Under the new rules, if officials believe you have relevant records in electronic form, you must help them access it — that means giving them your password or any other access credentials. If you refuse, they can override the access codes themselves.
The law doesn’t mince words here: “override the access code to any computer system, by whatever name called.” It’s a blanket permission. Emails, WhatsApp chats, private cloud folders — nothing is really off the table.
The Select Committee defended this move. They noted that a lot of incriminating material is digital now — messages, shared files, financial PDFs in your inbox. And in their experience, people often just don’t hand over the passwords. This, they say, fixes that bottleneck.
Dissenting Voices and Privacy Red Flags
Still, not everyone on the committee signed off quietly.
Congress MP Amar Singh warned that this gives “very wide-ranging power” to the authorities, enabling them to demand “all types of personal digital data,” not just business records.
N.K. Premachandran from the Revolutionary Socialist Party went even further, calling the provision arbitrary. In his dissent note, he pointed to the Supreme Court’s Puttaswamy judgment, which enshrined the Right to Privacy as a fundamental right. In his view, the 1961 Act’s existing provisions were enough — and these new powers simply risk misuse.
And let’s be honest, “misuse” isn’t a far-fetched fear when it comes to access to someone’s private messages. One wrong step and such powers could be turned against political opponents, business rivals, or just about anyone who becomes inconvenient.
The Enforcement vs. Liberty Tightrope
Supporters of the Bill have a simple argument: tax evaders are no longer hiding ledgers in cupboards — they’re hiding messages in encrypted apps, invoices in private Google Drives, and agreements in email threads. If the law can’t follow the money trail into the cloud, then it’s basically powerless against a modern kind of tax crime.

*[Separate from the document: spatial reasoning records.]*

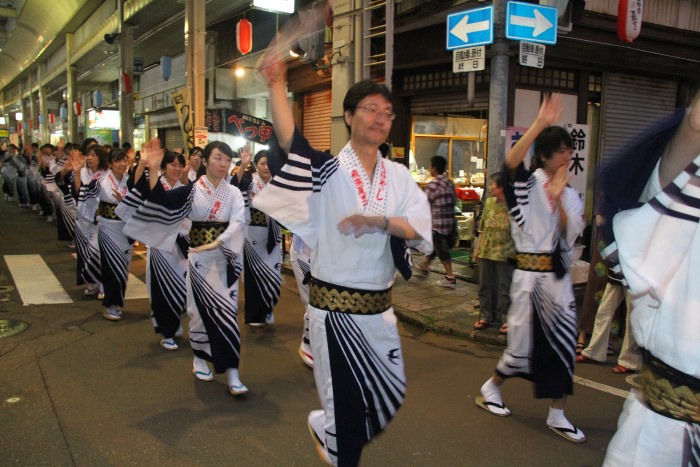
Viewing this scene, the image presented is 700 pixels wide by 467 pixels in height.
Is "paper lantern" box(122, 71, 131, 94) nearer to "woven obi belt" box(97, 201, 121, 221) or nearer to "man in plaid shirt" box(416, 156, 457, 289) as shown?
"woven obi belt" box(97, 201, 121, 221)

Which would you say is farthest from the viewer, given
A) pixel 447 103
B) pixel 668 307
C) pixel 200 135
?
pixel 200 135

Opponents, though, are holding the other end of the rope. They say this isn’t just about tax crime; it’s about setting a precedent for how far the state can intrude into your private life. Because once such powers exist, they rarely shrink back — they tend to expand.
It’s a delicate balance, and the Bill has clearly tilted it more towards enforcement. Whether that’s a necessary tilt or an overreach is going to be a debate for courts and civil rights advocates for years to come.

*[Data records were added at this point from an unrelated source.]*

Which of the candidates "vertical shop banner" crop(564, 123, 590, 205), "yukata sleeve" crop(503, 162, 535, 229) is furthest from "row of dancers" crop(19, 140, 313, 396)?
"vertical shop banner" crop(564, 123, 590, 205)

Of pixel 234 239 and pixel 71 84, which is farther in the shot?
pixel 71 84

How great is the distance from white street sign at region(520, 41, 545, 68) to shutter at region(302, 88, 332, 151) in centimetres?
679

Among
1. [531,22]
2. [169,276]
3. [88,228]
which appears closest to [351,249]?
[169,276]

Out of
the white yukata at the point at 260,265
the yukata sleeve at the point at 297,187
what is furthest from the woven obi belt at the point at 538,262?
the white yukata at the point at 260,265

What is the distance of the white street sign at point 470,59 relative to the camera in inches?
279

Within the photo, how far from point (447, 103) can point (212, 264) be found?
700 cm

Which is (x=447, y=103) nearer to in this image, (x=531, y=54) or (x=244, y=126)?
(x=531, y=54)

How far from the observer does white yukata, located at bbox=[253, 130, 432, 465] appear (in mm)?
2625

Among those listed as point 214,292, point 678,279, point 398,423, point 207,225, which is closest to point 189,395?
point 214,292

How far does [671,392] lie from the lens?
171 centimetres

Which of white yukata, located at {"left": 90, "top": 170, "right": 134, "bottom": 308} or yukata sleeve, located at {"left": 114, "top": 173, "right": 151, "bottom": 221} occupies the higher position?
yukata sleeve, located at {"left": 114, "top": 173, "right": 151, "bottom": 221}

The Strange Absence of a Real Debate
What’s equally striking is the speed. From committee report to final passage, we’re talking just three weeks. And with no floor debate, the Bill has skipped the kind of public scrutiny that helps catch overbroad clauses or unintended loopholes.

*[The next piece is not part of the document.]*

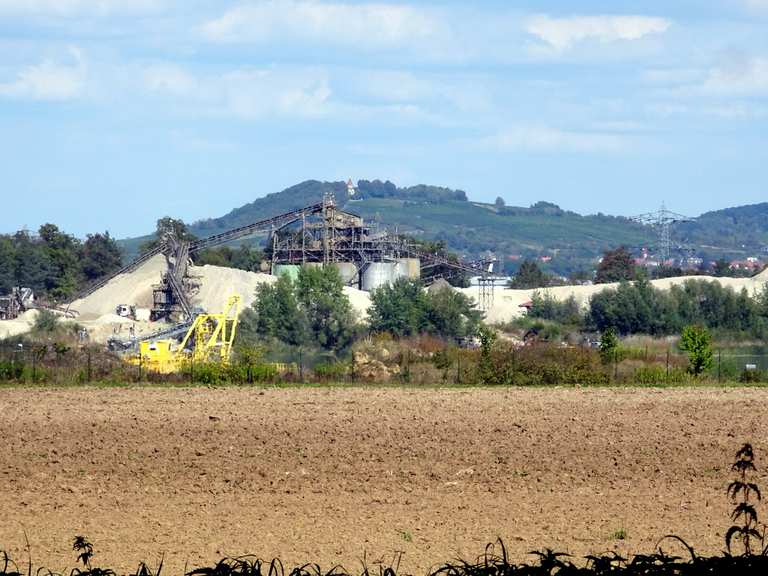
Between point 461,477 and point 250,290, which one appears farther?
point 250,290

That might have been a lost opportunity. Even if the majority in Parliament supports the intent, airing the criticisms openly could have led to built-in safeguards or oversight mechanisms. As it stands, those details will now have to come later — if at all.
What It Means for You
If you’re a taxpayer — and in India, that’s a lot of people — this means digital privacy is no longer a grey zone during an income tax search. Your devices, your online accounts, even your messaging apps could be examined.
It’s not necessarily about having “something to hide.” It’s about recognising that a tax raid now goes well beyond ledgers and balance sheets. For individuals and businesses alike, that’s a shift worth understanding before it’s tested.
Looking Ahead
The Bill now heads to the Rajya Sabha. If it sails through there, the changes could be in place as early as the next financial year. From that point on, any income tax search will operate under these expanded digital powers.
That raises the bigger question — one India will probably keep revisiting: how do you draw a line between effective governance and personal liberty in an era when so much of life is stored online?
For now, that line just moved. And, depending on where you stand, it either moved in the right direction — or dangerously close to the private space every citizen should be able to keep to themselves.